Industry partners want more than continuity—they push us for innovation, too. Discussions with pharmacologists about targeted glucocorticoid delivery inform our process tweaks, such as tightening byproduct rejection or modifying particle size. We invest in R&D to refine synthesis steps, cut cycle time, and squeeze every fraction of a percent out of yield, not from marketing hype but to avoid price hikes and supply interruptions for customers relying on regular deliveries.
We keep close ties with university teams and contract research groups, staying alert to reports about off-target activity, metabolite tracking, or new delivery mechanisms. Insights gained from ongoing process analytical technologies help us predict issues and prevent batch failures. Our scientists contribute technical knowledge at international conferences and prioritize continuous improvement, always with an eye on both the fine points of chemistry and the realities of large-scale production economics.

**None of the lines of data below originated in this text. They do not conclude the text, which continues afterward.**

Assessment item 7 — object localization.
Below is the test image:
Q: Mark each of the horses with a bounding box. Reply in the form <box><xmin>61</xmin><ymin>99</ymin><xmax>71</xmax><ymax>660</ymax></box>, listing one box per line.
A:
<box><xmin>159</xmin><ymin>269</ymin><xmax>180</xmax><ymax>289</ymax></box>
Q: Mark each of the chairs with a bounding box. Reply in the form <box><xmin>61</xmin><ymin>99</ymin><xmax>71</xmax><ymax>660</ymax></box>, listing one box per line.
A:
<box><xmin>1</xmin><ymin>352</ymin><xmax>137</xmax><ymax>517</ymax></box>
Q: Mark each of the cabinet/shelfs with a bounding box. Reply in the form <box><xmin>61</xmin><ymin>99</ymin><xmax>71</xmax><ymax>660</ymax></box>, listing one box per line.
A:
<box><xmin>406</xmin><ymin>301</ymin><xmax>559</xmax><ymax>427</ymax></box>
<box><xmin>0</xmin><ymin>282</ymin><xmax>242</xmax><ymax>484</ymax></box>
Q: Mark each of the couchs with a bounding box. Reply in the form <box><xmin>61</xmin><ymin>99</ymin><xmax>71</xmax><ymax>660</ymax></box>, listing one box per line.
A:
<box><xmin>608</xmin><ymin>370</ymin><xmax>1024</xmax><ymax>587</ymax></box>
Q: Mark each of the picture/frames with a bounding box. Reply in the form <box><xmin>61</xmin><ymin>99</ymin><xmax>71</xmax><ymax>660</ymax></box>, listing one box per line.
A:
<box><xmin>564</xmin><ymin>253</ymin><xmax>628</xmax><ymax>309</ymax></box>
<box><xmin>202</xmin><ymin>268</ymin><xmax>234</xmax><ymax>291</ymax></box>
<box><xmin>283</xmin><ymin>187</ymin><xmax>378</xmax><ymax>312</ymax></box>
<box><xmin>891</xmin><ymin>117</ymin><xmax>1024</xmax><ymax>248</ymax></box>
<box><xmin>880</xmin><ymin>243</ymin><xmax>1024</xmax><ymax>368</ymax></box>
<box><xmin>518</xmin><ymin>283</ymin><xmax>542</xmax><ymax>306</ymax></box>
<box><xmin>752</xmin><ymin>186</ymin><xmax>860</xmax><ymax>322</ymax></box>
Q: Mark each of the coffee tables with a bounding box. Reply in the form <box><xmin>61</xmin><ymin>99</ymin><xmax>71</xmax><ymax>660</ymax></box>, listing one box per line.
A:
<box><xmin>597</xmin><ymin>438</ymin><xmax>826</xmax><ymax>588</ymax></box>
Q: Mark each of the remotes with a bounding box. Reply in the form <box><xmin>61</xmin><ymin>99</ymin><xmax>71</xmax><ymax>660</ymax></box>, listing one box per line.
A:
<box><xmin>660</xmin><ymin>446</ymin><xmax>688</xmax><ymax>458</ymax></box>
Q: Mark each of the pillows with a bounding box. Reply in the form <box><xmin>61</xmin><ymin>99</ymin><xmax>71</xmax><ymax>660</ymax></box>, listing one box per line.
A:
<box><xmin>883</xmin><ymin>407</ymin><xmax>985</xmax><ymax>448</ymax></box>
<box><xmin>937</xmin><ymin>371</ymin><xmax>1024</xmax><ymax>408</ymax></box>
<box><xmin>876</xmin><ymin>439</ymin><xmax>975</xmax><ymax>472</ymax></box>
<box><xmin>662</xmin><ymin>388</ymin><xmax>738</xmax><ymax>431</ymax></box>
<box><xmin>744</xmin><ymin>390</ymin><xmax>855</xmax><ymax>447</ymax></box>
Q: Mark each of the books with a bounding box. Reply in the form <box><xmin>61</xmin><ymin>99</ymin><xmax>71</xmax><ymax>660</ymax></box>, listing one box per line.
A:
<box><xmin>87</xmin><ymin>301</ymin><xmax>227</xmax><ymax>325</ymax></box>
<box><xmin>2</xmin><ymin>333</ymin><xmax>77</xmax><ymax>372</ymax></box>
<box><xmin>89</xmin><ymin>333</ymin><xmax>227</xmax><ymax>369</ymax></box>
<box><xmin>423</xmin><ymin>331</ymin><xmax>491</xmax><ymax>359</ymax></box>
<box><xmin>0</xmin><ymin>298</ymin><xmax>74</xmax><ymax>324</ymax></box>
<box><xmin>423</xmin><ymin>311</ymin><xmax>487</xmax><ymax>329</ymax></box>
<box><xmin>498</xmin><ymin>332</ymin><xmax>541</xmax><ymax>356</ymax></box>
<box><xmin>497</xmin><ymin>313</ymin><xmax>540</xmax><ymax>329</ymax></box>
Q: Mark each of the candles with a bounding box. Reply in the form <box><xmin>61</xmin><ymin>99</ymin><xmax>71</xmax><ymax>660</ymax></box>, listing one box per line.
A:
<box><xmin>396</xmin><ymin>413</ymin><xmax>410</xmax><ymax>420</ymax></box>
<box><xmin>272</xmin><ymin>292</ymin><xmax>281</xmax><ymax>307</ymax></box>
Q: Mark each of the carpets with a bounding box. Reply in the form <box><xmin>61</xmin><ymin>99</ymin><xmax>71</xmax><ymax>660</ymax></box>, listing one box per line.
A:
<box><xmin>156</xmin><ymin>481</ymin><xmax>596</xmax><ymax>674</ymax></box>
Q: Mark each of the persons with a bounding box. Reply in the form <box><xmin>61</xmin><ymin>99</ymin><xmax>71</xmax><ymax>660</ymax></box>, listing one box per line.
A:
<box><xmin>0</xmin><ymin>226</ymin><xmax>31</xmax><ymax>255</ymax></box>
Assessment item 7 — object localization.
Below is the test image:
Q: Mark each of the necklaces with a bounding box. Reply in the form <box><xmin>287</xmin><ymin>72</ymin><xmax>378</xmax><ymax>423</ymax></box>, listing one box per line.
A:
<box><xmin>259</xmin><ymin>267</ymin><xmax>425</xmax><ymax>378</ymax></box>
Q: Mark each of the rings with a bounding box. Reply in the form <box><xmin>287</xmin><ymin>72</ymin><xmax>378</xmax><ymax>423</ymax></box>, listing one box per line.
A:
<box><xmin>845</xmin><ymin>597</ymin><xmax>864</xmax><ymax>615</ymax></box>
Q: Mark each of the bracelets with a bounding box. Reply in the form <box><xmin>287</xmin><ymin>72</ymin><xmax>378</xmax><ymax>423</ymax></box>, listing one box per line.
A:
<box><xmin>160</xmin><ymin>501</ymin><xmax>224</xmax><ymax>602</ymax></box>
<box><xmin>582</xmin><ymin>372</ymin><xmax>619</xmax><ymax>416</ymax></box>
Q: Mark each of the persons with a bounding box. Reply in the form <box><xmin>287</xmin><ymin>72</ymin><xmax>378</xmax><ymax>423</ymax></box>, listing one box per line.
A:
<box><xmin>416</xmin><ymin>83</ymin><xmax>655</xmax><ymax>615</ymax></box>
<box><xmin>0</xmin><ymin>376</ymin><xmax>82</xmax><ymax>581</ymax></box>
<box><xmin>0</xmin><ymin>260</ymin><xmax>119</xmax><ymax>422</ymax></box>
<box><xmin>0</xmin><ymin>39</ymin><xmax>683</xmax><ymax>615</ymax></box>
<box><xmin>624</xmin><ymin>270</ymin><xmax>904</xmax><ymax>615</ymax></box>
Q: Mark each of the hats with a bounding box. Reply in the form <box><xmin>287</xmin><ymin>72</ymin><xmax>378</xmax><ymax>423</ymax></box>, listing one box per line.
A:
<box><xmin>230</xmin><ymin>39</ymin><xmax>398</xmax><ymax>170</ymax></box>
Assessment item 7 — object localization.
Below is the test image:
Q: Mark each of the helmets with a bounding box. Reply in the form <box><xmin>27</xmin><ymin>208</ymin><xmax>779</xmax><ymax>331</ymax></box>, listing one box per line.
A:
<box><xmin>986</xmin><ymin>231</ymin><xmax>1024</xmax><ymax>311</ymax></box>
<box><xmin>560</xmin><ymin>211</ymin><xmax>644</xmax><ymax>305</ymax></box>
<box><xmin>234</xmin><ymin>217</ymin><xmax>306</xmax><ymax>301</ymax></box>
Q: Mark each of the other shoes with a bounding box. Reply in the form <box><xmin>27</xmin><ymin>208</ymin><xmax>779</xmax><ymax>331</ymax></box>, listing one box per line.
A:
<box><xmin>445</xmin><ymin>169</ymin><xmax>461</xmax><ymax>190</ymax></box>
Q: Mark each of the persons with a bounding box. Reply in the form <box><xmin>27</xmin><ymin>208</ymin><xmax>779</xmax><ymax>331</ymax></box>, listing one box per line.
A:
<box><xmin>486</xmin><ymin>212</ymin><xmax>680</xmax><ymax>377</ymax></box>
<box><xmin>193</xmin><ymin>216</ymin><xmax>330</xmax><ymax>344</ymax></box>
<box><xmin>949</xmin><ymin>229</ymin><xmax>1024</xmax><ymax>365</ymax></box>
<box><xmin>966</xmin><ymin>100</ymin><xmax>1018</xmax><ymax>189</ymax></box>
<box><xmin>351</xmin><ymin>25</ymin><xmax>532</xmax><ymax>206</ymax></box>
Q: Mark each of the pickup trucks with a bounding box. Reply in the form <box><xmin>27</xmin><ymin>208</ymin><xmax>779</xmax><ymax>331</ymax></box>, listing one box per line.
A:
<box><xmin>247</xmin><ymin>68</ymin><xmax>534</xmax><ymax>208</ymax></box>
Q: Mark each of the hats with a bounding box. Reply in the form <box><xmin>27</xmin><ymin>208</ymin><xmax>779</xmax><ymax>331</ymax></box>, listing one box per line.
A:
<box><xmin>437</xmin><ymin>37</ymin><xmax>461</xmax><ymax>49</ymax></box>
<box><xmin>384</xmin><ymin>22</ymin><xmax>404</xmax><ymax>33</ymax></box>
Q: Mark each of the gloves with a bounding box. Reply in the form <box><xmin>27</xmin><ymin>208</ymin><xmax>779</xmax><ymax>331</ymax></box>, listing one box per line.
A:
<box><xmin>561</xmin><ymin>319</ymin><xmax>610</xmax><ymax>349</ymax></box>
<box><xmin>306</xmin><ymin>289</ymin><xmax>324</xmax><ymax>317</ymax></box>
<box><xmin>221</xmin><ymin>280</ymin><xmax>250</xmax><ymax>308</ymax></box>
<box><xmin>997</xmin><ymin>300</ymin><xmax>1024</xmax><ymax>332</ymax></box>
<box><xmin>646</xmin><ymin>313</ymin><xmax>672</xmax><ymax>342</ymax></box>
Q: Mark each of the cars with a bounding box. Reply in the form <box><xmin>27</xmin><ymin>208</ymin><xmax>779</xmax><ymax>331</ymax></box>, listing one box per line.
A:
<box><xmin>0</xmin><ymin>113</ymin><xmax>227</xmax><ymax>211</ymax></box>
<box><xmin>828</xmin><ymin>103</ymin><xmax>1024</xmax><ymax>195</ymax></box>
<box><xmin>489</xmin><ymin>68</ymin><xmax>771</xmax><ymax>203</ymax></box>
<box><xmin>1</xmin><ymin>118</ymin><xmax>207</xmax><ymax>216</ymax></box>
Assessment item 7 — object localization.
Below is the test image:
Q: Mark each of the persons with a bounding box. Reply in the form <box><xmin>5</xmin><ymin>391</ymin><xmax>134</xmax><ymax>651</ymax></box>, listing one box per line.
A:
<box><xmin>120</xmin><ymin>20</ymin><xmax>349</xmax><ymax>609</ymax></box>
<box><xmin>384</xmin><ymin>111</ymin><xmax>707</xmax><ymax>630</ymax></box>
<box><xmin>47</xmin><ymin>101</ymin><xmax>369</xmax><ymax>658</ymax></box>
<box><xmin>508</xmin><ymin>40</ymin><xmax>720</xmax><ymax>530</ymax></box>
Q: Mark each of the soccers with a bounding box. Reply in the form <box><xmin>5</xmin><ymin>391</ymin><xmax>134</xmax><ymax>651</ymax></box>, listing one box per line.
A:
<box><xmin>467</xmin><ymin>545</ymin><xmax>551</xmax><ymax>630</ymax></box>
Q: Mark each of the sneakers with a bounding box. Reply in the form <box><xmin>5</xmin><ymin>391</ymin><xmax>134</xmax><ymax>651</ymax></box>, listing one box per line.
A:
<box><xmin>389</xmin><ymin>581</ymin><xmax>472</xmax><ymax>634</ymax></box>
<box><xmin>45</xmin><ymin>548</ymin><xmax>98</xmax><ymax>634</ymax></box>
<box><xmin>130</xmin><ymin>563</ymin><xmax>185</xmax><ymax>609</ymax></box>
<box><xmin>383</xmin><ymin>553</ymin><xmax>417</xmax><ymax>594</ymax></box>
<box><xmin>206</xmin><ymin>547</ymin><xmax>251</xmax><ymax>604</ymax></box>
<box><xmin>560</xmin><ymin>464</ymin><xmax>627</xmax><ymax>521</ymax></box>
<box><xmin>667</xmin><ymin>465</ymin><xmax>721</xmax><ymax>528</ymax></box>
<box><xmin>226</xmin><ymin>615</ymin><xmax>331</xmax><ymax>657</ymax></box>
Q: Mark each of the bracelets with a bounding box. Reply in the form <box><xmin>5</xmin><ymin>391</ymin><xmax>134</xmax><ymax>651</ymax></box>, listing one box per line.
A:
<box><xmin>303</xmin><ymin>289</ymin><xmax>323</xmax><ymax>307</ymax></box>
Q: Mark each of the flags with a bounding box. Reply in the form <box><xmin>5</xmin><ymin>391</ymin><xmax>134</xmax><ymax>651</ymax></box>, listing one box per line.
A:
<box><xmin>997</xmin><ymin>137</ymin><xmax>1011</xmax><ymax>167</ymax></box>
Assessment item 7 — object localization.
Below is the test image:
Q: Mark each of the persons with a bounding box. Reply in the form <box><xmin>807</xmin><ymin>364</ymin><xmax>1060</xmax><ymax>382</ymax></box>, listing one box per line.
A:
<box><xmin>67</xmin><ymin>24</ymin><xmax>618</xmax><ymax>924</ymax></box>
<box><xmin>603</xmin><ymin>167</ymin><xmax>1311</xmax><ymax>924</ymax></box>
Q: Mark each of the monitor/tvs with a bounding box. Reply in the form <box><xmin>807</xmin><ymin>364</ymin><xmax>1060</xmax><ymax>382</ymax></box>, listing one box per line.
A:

For any buyer weighing options, the differences among corticosteroid forms aren’t only academic—they’re operational and financial. The acetate variant can improve throughput, reduce downtime in equipment, enhance product shelf life, and support wider storage and handling conditions. With tighter process controls and long-term relationship building, we move the product not just as a chemical, but as a solution to practical problems faced by those developing, producing, or dispensing advanced pharmaceuticals and research compounds.
My time on the line, in meetings, and reviewing client feedback has made clear: predictability in a divided global market comes from manufacturers who share responsibility openly and invest time and expertise where it counts—at every stage from reactor charge to customer support. Dexamethasone Acetate from a manufacturer’s hands comes with more than a spec sheet; it comes with experience, accountability, and a commitment to improvement. That’s the difference real manufacturing adds to what could otherwise be a commodity product.